STATED GOAL:
Put the lines of the records below, from the line with "How far is the white" up to and including the line with "3. point 110,4", into a Markdown table with the columns Row and Text, numbering each row and skipping blank lines. Leave the pictures out of the table.

— START OF RAW RECORDS —

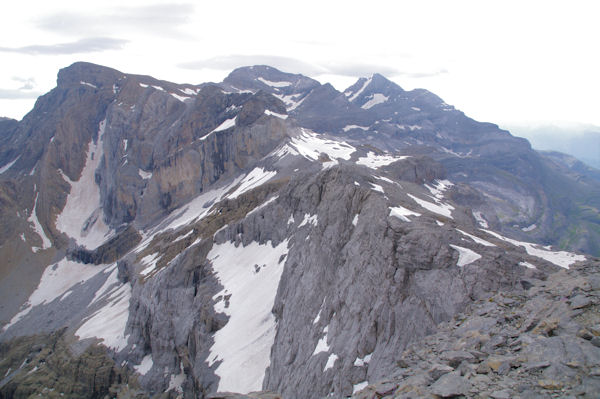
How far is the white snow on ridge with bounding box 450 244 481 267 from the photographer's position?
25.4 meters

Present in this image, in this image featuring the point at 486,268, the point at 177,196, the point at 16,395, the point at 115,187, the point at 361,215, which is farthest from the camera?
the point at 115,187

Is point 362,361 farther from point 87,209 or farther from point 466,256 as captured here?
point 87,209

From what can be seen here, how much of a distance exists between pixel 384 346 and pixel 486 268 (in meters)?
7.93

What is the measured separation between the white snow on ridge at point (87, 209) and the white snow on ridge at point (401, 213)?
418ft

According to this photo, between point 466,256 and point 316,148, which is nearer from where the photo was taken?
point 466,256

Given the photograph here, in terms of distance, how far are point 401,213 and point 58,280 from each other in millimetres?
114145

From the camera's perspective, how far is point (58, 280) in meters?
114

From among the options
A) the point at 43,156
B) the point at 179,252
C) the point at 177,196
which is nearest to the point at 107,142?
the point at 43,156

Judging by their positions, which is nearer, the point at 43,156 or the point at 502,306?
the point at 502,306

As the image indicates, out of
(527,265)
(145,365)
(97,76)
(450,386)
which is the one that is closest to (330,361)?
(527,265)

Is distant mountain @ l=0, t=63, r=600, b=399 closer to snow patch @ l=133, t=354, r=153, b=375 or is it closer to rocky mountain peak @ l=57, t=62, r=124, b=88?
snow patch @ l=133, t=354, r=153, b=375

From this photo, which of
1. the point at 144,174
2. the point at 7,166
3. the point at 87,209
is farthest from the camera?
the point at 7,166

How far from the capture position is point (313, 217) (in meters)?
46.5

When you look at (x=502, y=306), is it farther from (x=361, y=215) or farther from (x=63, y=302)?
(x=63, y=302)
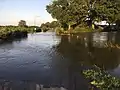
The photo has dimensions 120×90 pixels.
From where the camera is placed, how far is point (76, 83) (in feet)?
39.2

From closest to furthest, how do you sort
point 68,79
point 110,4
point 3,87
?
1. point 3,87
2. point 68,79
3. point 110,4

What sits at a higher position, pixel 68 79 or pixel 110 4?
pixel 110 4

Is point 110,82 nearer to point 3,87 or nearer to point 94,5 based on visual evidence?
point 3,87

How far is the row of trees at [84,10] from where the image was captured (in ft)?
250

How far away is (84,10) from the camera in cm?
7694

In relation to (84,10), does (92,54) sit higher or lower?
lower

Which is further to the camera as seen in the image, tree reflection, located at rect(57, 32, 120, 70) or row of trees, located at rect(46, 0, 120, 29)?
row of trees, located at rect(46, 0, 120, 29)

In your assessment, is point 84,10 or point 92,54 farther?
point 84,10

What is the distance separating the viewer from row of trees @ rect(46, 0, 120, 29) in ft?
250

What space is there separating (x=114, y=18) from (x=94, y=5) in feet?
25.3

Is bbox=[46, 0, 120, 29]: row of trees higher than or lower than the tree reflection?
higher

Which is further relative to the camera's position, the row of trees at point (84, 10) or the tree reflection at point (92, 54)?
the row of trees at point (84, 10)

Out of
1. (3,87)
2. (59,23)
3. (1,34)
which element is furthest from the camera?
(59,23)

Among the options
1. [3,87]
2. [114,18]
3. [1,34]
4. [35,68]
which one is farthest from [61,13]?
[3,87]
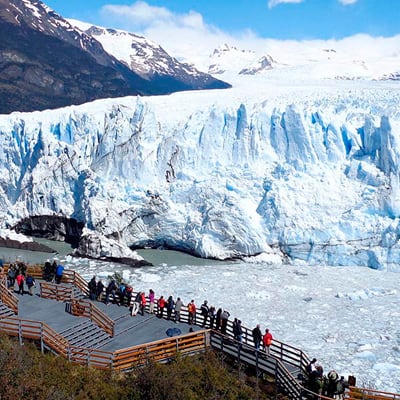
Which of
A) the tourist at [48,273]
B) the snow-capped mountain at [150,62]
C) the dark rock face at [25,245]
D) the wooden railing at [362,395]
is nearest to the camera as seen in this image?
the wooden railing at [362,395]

— END OF RAW RECORDS —
— START OF RAW RECORDS —

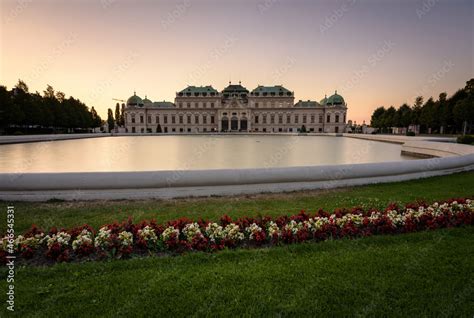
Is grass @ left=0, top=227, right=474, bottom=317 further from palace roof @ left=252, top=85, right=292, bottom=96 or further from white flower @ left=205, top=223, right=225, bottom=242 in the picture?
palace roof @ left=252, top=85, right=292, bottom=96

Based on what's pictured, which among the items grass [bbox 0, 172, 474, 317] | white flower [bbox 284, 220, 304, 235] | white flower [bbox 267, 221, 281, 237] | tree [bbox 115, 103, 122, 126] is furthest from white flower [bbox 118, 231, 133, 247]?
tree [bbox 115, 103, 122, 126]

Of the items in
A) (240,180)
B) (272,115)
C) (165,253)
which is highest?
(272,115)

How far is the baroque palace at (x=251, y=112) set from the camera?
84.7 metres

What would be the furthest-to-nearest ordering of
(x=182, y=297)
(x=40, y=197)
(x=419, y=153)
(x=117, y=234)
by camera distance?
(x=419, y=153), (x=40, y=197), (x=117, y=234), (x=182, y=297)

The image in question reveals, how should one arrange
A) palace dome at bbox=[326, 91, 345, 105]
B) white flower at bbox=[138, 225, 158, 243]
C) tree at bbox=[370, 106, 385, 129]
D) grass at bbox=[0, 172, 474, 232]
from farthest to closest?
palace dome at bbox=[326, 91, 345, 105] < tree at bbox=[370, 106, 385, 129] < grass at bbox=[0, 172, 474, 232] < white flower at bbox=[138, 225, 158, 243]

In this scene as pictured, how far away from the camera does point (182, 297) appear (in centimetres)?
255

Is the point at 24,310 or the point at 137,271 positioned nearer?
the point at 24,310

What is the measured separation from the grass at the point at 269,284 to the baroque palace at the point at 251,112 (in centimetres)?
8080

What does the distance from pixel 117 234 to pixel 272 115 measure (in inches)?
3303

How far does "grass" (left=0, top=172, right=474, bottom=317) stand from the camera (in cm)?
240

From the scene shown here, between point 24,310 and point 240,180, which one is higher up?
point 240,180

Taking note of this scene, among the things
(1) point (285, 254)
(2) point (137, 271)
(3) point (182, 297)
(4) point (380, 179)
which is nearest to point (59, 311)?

— END OF RAW RECORDS —

EXERCISE RESPONSE:
| Row | Text |
|---|---|
| 1 | How far is the white snow on ridge with bounding box 450 244 481 267 from the photographer's position? |
| 2 | 25.4 meters |
| 3 | Present in this image, in this image featuring the point at 486,268, the point at 177,196, the point at 16,395, the point at 115,187, the point at 361,215, which is farthest from the camera? |
| 4 | the point at 115,187 |
| 5 | Is point 362,361 farther from point 87,209 or farther from point 466,256 as captured here? |
| 6 | point 87,209 |
| 7 | From what can be seen here, how much of a distance exists between pixel 384 346 and pixel 486 268 (in meters)? |
| 8 | 7.93 |
| 9 | What is the measured separation between the white snow on ridge at point (87, 209) and the white snow on ridge at point (401, 213)? |
| 10 | 418ft |
| 11 | According to this photo, between point 466,256 and point 316,148, which is nearer from where the photo was taken? |
| 12 | point 466,256 |
| 13 | Given the photograph here, in terms of distance, how far are point 401,213 and point 58,280 from each other in millimetres? |
| 14 | 114145 |
| 15 | From the camera's perspective, how far is point (58, 280) in meters? |
| 16 | 114 |
| 17 | From among the options |
| 18 | A) the point at 43,156 |
| 19 | B) the point at 179,252 |
| 20 | C) the point at 177,196 |
| 21 | which is nearest to the point at 107,142? |
| 22 | the point at 43,156 |
| 23 | Judging by their positions, which is nearer, the point at 43,156 or the point at 502,306? |
| 24 | the point at 502,306 |
| 25 | As the image indicates, out of |
| 26 | (527,265) |
| 27 | (145,365) |
| 28 | (97,76) |
| 29 | (450,386) |
| 30 | which is the one that is closest to (330,361)? |
| 31 | (527,265) |
| 32 | Is distant mountain @ l=0, t=63, r=600, b=399 closer to snow patch @ l=133, t=354, r=153, b=375 or is it closer to rocky mountain peak @ l=57, t=62, r=124, b=88? |
| 33 | snow patch @ l=133, t=354, r=153, b=375 |
| 34 | From this photo, which of |
| 35 | 1. the point at 144,174 |
| 36 | 2. the point at 7,166 |
| 37 | 3. the point at 87,209 |
| 38 | is farthest from the camera? |
| 39 | the point at 7,166 |
| 40 | How far from the capture position is point (313, 217) (in meters)? |
| 41 | 46.5 |
| 42 | When you look at (x=502, y=306), is it farther from (x=361, y=215) or farther from (x=63, y=302)? |
| 43 | (x=63, y=302) |
| 44 | The photo has dimensions 120×90 pixels. |
| 45 | From where the camera is placed, how far is point (76, 83) (in feet)? |
| 46 | 39.2 |
| 47 | From closest to furthest, how do you sort |
| 48 | point 68,79 |
| 49 | point 110,4 |
| 50 | point 3,87 |
| 51 | ? |
| 52 | 1. point 3,87 |
| 53 | 2. point 68,79 |
| 54 | 3. point 110,4 |